Page MenuHomeSoftware Heritage

storage: Add proxy storage with retry policy
ClosedPublic

Authored by ardumont on Jan 9 2020, 5:27 PM.

Details

Summary

This implements the actual behavior the loader-core (dvcs ones) exposes. This
will allow to configure other loaders with the same retry (currently limited to
content_add here for discussion purposes [1]).

This should allow to:

  • take care of issues like [2] (hash collision in package loaders otherwise taken care of in dvcs loaders)
  • clean up some more the current loader-core (original loader-core wraps the storage's entrypoints with send_{content,origin,...} methods which adds that retry policy) [3]

[1] I will complete the implementation if we agree to continue in that
direction

[2] https://sentry.softwareheritage.org/share/issue/d4f1208b7eec4b43b11e38494ff039cc/

[3] https://forge.softwareheritage.org/source/swh-loader-core/browse/master/swh/loader/core/loader.py$331-361

Test Plan

tox

Diff Detail

Repository
rDSTO Storage manager
Lint
Automatic diff as part of commit; lint not applicable.
Unit
Automatic diff as part of commit; unit tests not applicable.

Event Timeline

ardumont created this revision.Jan 9 2020, 5:27 PM
ardumont edited the summary of this revision. (Show Details)Jan 9 2020, 5:30 PM
vlorentz requested changes to this revision.Jan 9 2020, 5:52 PM
vlorentz added a subscriber: vlorentz.
vlorentz added inline comments.
swh/storage/__init__.py
18–19

nitpick: for consistency, it should be a substantive, like "retryer" (which is a neologism, for lack of a better word)

63

same

swh/storage/retrying.py
20 ↗(On Diff #8923)

the name should indicate it's a boolean predicate. eg. should_retry_loading

25–29 ↗(On Diff #8923)

This should be a module-level constant, and the name (and comment) should describe what the list is used for. eg. RETRY_EXCEPTIONS.

27 ↗(On Diff #8923)

Why retry on IntegrityError?

31–32 ↗(On Diff #8923)

For some reason, this conditional is twisting my brain. Could you add a comment?

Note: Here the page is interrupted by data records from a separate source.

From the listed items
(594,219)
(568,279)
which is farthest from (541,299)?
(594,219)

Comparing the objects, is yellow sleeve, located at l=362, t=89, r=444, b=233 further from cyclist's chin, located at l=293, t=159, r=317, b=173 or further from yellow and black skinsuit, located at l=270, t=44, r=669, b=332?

Or remove the not to switch the two branches

38–42 ↗(On Diff #8923)

Can't traceback.format_exc be used here?

59–61 ↗(On Diff #8923)

and content_metadata_add

swh/storage/tests/test_retrying.py
34–58 ↗(On Diff #8923)

unittest.mock has a neat feature to remove the need for the _count_content_add function:

def test_retrying_proxy_storage_with_retry(sample_data, mocker):
    """Multiple retries for hash collision and psycopg2 error

    """
    mock_memory = mocker.patch('swh.storage.in_memory.Storage.content_add')
    mock_memory.side_effect = [
        HashCollision('Refuse to add content'),
        psycopg2.IntegrityError('Refuse differently to add content'),
        {'content:add': 1}
    ]

Example:

>>> m = unittest.mock.Mock(side_effect=[Exception('foo'), Exception('bar'), 'baz'])
>>> m()
Traceback (most recent call last):
  File "<stdin>", line 1, in <module>
  File "/usr/lib/python3.7/unittest/mock.py", line 960, in __call__
    return _mock_self._mock_call(*args, **kwargs)
  File "/usr/lib/python3.7/unittest/mock.py", line 1024, in _mock_call
    raise result
Exception: foo
>>> m()
Traceback (most recent call last):
  File "<stdin>", line 1, in <module>
  File "/usr/lib/python3.7/unittest/mock.py", line 960, in __call__
    return _mock_self._mock_call(*args, **kwargs)
  File "/usr/lib/python3.7/unittest/mock.py", line 1024, in _mock_call
    raise result
Exception: bar
>>> m()
'baz'

;)

This revision now requires changes to proceed.Jan 9 2020, 5:52 PM
ardumont added inline comments.Jan 10 2020, 10:00 AM
swh/storage/__init__.py
18–19

hum, i found this ugly.

Plus, we do not really see that consistency (among all storages i mean).

swh/storage/retrying.py
20 ↗(On Diff #8923)

ok, although, here it should even be named should_retry_adding, it was initially from the loader so loading made sense there.

27 ↗(On Diff #8923)

I don't remember what lead to this.

Here is the original function though (loader-core's loader, slightly adapted) [1]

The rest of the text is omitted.